Kusunda is a critically endangered language isolate spoken in the hills of Central and Mid-Western Nepal.
For most of its history, Kusunda has been critically underdocumented. A short, 269-entry Kusunda wordlist was recorded in 1848 by an assistant of Brian Houghton Hodgson, the British Resident in Kathmandu and an amateur naturalist and ethnographer. After that, no other data on Kusunda was collected until 1970. There was another 36-year gap where no more information on Kusunda was published, and the language was thought to have died out.
In 2004, an unbelievable stroke of luck saw two fluent speakers of Kusunda, Kamala Khatri and Gyani Maiya Sen, make contact with linguists while they were in Kathmandu getting their personal identity records sorted.
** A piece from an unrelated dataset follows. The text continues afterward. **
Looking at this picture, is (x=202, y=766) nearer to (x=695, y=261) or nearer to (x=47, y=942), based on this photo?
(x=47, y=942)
Extensive elicitation with these informants was conducted, resulting in the very first sketch grammar of the language, which was published by Himalayan Linguistics in 2006. Since then, these indefatigable informants have worked on several projects with linguists from Nepal and abroad, and our knowledge of Kusunda has increased in leaps and bounds.
I started working on Kusunda in 2020, during the first year of my undergrad degree. My main research interest at the time was historical -- how did this language isolate come to be spoken in Nepal? What kind of contact has it had with other languages of the Himalayan fringe and South Asia in general? What did earlier stages of Kusunda look like, from a phonological, morphological, and lexical perspective? Since then, my preoccupation with the historical linguistics of Kusunda has remained, complemented by a growing interest in aspects of the synchronic language as it's spoken right now.
As is normal for me when working on the historical phonology of an underdocumented language, I started by creating an etymological database of Kusunda lexical data available in existing published sources. For those interested in the language, I've included a Google Drive link below:
My work on Proto-Kusunda reconstruction has mostly focused on Proto-Kusunda phonology. I have a working draft of a segmental reconstruction, which I plan to submit for publication once it's been edited a bit and brought in line with my more recent work on the language:
A reconstruction of Proto-Kusunda segmental phonology (pre-submission draft)
Proto-Kusunda morphology is the subject of my first published paper, "Possessive prefixes in Proto-Kusunda," set to appear in an upcoming issue of Himalayan Linguistics:
Possessive prefixes in Proto-Kusunda
In the future, I plan to dig further into the historical phonology of Kusunda. Loanword analysis appears to be a very promising direction for this research at this point, as a significant amount of Kusunda vocabulary is borrowed from Indo-Aryan and Trans-Himalayan. This will act as the primary source of evidence for reconstructing the phonology of Pre-Proto-Kusunda, the stage of the language preceding the Proto-Kusunda I reconstruct.
I've also written several school research papers on synchronic aspects of Kusunda grammar, which could serve as the germ of future projects:
The second of these, which I submitted as my Honours dissertation at the University of Edinburgh, explores a very theoretically interesting morphological system in Kusunda, that of specificity. To simplify a quite complicated story, it appears that Kusunda marks verbs for the referential category of specificity, which is ordinarily only associated with nominal referring expressions. In this, as well as a number of other things, Kusunda is unique among the languages of the world.
The future of Kusunda, like that of so many other minority and indigenous languages worldwide, is uncertain. After the death of Gyani Maiya Sen in 2020, there is only one fluent speaker remaining, though revitalization efforts are underway in Nepal to teach young Kusundas their language. Documentation, description, and support for the Kusunda community are vital at this critical time.